Completely different than Urth would be Balconi, a tranquil drip coffee specialist café courtesy of Ray Sato, on Olympic in West L.A.’s Little Osaka. The coffee bar almost feels like a science lab with the impressive siphon filters leading to extraordinary cups of coffee from boutique roasters. My cup actually happened to be from Handsome’s beans. It’s the cafe that’s perfect for reading the paper, while channeling the inner coffee geek inside you. An afternoon doesn’t get better than lunch of tsukemen at the nearby Tsujita over on Sawtelle, then a coffee reviver at Balconi.
Decor-wise, it’s hard to beat the sunny, Tuscan-style patio of Espresso Profeta in Westwood. If I were a UCLA professor, I’d book a table here daily for grading papers. And, Profeta happens to be the only cafe outside Seattle I’ve found serving Vivace Coffee. The espresso isn’t as pure and captivating as the shots actually pulled by Vivace at their Capitol Hill stand and cafe. Still, no complaining with this ambiance, especially since Profeta is the only spot I found in the city to add on the obligatory sparkling water shot.
My personal favorite cafe-coffee quality combination would be Paper or Plastik on a non- descript stretch of Pico in Mid-City. Here you’ll find excellent Intelligentsia espresso, my vote for the city’s premier cold brewed coffee, free Los Angeles Times, and an attached yoga studio. Is the yoga for before or after the coffee? This is the type of place that could easily become a second office or living room.
Coffee Commissary anchors a prominent, shiny position on Fairfax, north of the Canter’s/Animal corridor, offering beans from beloved San Francisco roaster, Sightglass, among others. You’ll sometimes get that New York barista attitude here, but the café itself is strangely celebratory and active for a coffee-centric destination. Cafecito Organico is your spot near USC, or even better at its sister cafe on Heliotrope, the place for an espresso after brown bread ice cream at next door Scoops.
Spring for Coffee‘s stand on Spring Street barely has room to fit five people inside and five more on the patio, so it’s a take-out crowd. Luckily you can get your terrific macchiato from Ritual in San Francisco in a ceramic cup and savor it right in front of the espresso machine. It’s a funky spot, catering to the businessmen in need of staying awake, and the haute coffee society. Spring for Coffee also has a spot now in Umamicatessen, Umami Burger founder Adam Fleischman’s behemoth Downtown food bazaar-deli.
On the other side of town amidst the yoga studios and health food boutiques of Montana Avenue in Santa Monica is the serene Caffe Luxxe. The six year old Luxxe brings a slice of Milan to the Westside’s stroller set and European expats and achieves its goal with an alluringly dark espresso, nuttier and slightly spicier than most versions. Fortunately, Luxxe keeps the shot’s crema thick, unlike most bitter, watery Italian-style espresso shots. If you’re into this sort of thing, Luxxe’s signature is a cappuccino with orange zest on top.

■ **PROBLEM REQUIREMENTS**: Reproduce the portion of the passage on Los Angeles coffee shops starting with "Decor-wise, it’s hard" and going on through "sparkling water shot.".

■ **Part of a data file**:
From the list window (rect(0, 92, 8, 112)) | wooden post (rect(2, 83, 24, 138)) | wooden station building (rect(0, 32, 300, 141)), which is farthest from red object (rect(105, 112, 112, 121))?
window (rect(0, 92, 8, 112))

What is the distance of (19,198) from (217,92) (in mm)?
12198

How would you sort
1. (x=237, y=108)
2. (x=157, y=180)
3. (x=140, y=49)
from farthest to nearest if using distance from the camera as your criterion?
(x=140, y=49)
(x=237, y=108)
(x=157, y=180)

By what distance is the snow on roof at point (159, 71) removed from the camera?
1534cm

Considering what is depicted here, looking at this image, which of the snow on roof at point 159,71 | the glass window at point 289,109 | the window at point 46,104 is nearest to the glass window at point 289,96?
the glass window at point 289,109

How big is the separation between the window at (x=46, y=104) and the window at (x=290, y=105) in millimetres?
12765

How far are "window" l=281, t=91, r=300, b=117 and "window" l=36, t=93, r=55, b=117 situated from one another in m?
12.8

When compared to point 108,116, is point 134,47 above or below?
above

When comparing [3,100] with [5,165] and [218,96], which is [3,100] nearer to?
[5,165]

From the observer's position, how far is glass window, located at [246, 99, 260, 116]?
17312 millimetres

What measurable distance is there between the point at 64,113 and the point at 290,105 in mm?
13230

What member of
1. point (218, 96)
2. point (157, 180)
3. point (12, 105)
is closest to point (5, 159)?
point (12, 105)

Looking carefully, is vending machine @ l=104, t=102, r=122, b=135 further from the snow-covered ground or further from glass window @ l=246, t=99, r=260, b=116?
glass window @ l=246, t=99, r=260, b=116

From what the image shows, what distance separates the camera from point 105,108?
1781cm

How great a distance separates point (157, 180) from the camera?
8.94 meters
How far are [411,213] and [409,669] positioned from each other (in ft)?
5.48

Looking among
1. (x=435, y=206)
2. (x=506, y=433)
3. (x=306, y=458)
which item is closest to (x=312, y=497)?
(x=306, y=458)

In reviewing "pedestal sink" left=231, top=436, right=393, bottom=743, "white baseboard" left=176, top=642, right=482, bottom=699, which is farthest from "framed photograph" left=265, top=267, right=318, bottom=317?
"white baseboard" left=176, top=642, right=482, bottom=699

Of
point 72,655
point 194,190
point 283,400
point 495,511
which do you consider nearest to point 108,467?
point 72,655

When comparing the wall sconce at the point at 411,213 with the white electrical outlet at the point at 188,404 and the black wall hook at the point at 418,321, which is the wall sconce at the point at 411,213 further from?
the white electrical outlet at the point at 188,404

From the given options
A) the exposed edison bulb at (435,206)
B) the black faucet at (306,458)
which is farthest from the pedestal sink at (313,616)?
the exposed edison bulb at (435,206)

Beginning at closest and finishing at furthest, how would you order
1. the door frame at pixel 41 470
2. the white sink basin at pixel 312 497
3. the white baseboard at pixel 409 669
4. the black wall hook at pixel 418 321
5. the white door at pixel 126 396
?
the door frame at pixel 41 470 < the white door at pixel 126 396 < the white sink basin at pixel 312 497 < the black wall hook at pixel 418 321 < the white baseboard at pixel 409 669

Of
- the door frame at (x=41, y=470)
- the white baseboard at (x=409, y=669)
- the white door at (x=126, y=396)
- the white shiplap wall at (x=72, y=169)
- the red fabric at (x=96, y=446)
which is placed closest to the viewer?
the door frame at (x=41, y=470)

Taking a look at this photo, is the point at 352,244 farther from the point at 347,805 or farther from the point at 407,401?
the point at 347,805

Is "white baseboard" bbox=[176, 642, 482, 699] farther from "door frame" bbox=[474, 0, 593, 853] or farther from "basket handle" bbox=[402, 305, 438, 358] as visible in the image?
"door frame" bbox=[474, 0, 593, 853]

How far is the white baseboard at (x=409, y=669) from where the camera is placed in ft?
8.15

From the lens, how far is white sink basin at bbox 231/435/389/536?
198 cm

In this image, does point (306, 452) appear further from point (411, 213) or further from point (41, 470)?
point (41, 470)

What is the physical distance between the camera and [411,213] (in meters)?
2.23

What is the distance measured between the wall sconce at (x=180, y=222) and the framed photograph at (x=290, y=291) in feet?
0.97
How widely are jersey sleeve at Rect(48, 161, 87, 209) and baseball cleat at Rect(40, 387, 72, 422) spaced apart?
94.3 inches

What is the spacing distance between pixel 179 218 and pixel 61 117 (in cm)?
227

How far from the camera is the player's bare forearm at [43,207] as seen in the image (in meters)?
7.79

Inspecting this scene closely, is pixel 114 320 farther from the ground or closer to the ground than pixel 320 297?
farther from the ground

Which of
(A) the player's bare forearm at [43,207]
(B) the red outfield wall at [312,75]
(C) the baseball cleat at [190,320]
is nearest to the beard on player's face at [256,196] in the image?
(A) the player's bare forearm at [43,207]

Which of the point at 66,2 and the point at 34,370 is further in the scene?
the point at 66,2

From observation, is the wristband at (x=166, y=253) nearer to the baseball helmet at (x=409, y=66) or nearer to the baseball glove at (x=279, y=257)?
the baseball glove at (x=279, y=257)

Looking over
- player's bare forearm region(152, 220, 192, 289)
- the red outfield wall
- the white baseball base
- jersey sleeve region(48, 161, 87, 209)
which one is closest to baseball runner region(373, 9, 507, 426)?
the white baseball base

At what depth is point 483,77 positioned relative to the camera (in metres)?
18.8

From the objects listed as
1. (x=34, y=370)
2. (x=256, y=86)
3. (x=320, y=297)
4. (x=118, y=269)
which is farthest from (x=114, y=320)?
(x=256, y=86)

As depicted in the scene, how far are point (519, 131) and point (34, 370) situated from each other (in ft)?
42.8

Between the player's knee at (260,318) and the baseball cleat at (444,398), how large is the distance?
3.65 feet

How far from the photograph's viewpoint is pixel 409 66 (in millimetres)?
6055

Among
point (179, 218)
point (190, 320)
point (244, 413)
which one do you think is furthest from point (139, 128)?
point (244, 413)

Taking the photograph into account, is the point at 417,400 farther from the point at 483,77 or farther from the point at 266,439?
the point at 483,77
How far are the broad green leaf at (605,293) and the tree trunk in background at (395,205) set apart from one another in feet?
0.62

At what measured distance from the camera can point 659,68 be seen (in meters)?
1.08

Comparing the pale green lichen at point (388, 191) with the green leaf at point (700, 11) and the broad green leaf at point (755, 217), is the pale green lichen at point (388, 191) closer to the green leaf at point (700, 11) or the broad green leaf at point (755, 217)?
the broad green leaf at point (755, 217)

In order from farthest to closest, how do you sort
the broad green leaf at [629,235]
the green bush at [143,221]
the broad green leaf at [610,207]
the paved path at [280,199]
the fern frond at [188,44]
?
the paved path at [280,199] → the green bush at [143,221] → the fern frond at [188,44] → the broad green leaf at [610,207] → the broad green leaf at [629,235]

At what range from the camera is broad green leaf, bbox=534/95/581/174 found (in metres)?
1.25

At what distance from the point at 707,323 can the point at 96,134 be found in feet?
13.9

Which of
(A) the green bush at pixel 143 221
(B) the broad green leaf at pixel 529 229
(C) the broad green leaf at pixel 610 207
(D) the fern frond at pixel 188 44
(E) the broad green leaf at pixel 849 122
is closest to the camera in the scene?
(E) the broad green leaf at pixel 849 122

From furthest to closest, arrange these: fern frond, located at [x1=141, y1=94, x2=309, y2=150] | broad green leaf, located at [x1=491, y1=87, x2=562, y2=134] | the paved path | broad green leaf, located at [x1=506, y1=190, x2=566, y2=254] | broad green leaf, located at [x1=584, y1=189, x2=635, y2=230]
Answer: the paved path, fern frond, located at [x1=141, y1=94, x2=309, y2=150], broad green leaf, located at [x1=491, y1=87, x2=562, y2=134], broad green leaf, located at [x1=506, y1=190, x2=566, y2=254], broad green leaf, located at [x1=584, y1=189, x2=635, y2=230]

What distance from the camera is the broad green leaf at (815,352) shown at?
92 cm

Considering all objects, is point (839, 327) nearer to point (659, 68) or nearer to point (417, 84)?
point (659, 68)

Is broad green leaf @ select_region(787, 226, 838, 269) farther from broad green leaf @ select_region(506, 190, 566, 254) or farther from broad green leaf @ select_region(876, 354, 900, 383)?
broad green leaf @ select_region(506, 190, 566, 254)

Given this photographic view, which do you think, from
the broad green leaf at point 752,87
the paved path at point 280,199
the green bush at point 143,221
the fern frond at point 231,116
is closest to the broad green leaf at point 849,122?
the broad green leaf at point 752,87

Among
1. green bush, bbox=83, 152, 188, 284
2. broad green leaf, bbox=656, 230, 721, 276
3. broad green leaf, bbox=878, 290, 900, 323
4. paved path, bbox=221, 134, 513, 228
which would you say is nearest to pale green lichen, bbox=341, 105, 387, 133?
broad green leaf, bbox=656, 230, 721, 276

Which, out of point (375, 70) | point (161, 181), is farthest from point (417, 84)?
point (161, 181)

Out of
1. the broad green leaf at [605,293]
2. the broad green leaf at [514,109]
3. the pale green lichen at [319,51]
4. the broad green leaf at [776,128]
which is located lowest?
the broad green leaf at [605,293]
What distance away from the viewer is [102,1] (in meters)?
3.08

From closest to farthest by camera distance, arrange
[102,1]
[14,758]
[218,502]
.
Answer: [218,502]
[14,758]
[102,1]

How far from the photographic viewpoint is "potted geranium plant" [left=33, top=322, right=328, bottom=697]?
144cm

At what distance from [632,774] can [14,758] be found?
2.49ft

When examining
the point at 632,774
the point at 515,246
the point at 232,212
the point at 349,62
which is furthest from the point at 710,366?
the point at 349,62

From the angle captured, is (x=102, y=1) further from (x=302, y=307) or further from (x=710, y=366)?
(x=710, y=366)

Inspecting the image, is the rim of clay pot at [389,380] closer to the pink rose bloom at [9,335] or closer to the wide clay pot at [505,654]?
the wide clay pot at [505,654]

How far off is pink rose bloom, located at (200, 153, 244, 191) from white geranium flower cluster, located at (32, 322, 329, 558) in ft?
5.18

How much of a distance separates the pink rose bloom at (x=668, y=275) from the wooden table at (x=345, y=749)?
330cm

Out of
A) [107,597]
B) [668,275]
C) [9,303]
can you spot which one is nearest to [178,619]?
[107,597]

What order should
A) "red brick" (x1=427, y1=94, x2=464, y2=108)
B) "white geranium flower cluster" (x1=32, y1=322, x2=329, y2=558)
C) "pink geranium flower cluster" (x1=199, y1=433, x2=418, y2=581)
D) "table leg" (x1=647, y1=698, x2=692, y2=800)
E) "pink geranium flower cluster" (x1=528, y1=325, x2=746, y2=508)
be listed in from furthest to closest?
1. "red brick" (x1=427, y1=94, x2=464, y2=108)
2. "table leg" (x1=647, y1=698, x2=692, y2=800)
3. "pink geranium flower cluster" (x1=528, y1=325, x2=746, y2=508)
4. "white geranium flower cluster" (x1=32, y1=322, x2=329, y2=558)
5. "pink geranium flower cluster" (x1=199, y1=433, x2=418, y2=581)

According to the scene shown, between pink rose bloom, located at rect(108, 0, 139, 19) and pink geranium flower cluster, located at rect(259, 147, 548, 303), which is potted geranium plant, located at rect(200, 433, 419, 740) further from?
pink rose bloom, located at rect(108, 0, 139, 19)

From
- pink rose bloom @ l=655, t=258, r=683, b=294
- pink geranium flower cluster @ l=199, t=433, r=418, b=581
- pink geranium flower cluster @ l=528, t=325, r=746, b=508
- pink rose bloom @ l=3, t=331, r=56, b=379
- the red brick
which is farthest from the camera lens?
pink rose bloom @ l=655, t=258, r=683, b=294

■ **FULL RESPONSE**:
Decor-wise, it’s hard to beat the sunny, Tuscan-style patio of Espresso Profeta in Westwood. If I were a UCLA professor, I’d book a table here daily for grading papers. And, Profeta happens to be the only cafe outside Seattle I’ve found serving Vivace Coffee. The espresso isn’t as pure and captivating as the shots actually pulled by Vivace at their Capitol Hill stand and cafe. Still, no complaining with this ambiance, especially since Profeta is the only spot I found in the city to add on the obligatory sparkling water shot.